Sikh contribution to the Army honoured in Sandhurst event

Lt Jagjit Singh Mahwara Image copyright Poonam Taneja, Asian Network
Image caption Lt Jagjit Singh Mahwara currently serves with the Royal Artillery

The historic contribution made by Sikh soldiers who fought for Britain has been marked by the Army at an event at Sandhurst Royal Military Academy in Camberley, Surrey.

Many thousands of Sikhs died fighting for the British Indian Army during both world wars.

"Today is really about commemorating the Sikh contribution to the armed forces both today and in the past," said Lt Col John Kendall, who organised the event at the Indian War Memorial room at Sandhurst.

"It is a story of loyalty, courage and selfless commitment," he said.

During the days of the British Empire, Sikh soldiers were highly regarded by British officers for their martial prowess, according to Dr Anthony Morton, curator of the Sandhurst collection.

Victoria Crosses

"Sikhs have played an important role in the British Army for 150 years," he said.

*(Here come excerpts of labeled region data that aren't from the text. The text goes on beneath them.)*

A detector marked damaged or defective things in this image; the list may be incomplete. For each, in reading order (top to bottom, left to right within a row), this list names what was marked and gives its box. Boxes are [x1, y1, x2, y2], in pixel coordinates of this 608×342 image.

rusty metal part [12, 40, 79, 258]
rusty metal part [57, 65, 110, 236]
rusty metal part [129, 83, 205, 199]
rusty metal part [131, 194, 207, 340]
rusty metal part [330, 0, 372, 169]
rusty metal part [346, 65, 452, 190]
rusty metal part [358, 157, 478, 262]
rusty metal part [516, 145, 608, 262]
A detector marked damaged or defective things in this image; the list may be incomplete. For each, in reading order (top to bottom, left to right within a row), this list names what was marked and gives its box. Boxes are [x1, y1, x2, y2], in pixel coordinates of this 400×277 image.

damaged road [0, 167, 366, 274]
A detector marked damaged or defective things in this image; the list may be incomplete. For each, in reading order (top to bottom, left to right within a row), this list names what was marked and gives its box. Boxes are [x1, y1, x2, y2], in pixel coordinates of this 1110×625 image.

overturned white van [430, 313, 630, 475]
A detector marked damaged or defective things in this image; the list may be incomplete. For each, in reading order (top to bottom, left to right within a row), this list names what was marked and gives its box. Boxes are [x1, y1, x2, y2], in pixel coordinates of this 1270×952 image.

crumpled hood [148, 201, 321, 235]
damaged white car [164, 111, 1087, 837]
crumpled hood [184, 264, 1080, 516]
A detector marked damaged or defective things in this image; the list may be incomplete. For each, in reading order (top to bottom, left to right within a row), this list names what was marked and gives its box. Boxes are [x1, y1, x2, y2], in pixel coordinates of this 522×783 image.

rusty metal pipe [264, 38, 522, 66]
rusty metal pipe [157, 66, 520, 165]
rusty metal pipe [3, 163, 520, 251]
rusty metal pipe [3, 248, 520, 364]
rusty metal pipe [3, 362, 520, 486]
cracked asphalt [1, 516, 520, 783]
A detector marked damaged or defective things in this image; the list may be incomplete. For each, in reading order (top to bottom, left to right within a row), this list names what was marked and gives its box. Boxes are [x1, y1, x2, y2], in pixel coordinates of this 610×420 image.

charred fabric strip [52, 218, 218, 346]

"In both world wars Sikh regiments fought for the British all over the world, even on the western front in the First World War and they distinguished themselves very well."

He said Sikh soldiers had won Victoria Crosses.

However, it is a contribution which many Sikhs in the UK believe is largely unrecognised, which is why author Jay Singh Sohal believes events like this are important.

"British Sikhs, third generation, fourth generation can take inspiration from the fact that their forebears fought for Great Britain," he said.

'War fighting machine'

Despite this long and distinguished martial tradition, there are only 265 Sikhs currently serving in the British Armed Services

Army leaders hope by celebrating the military contribution of their ancestors, more will be encouraged to serve.

Lt Jagjit Singh Mahwara shares that view.

He completed his officer training at Sandhurst three years ago and currently serves with the Royal Artillery.

He thinks Sikhs may have misconceptions about the armed services.

"Parents and children alike see the army as a war fighting machine," he said.

"But there is more - all work we do supporting civilian communities.

"People need to go out there and look at what we do in more depth."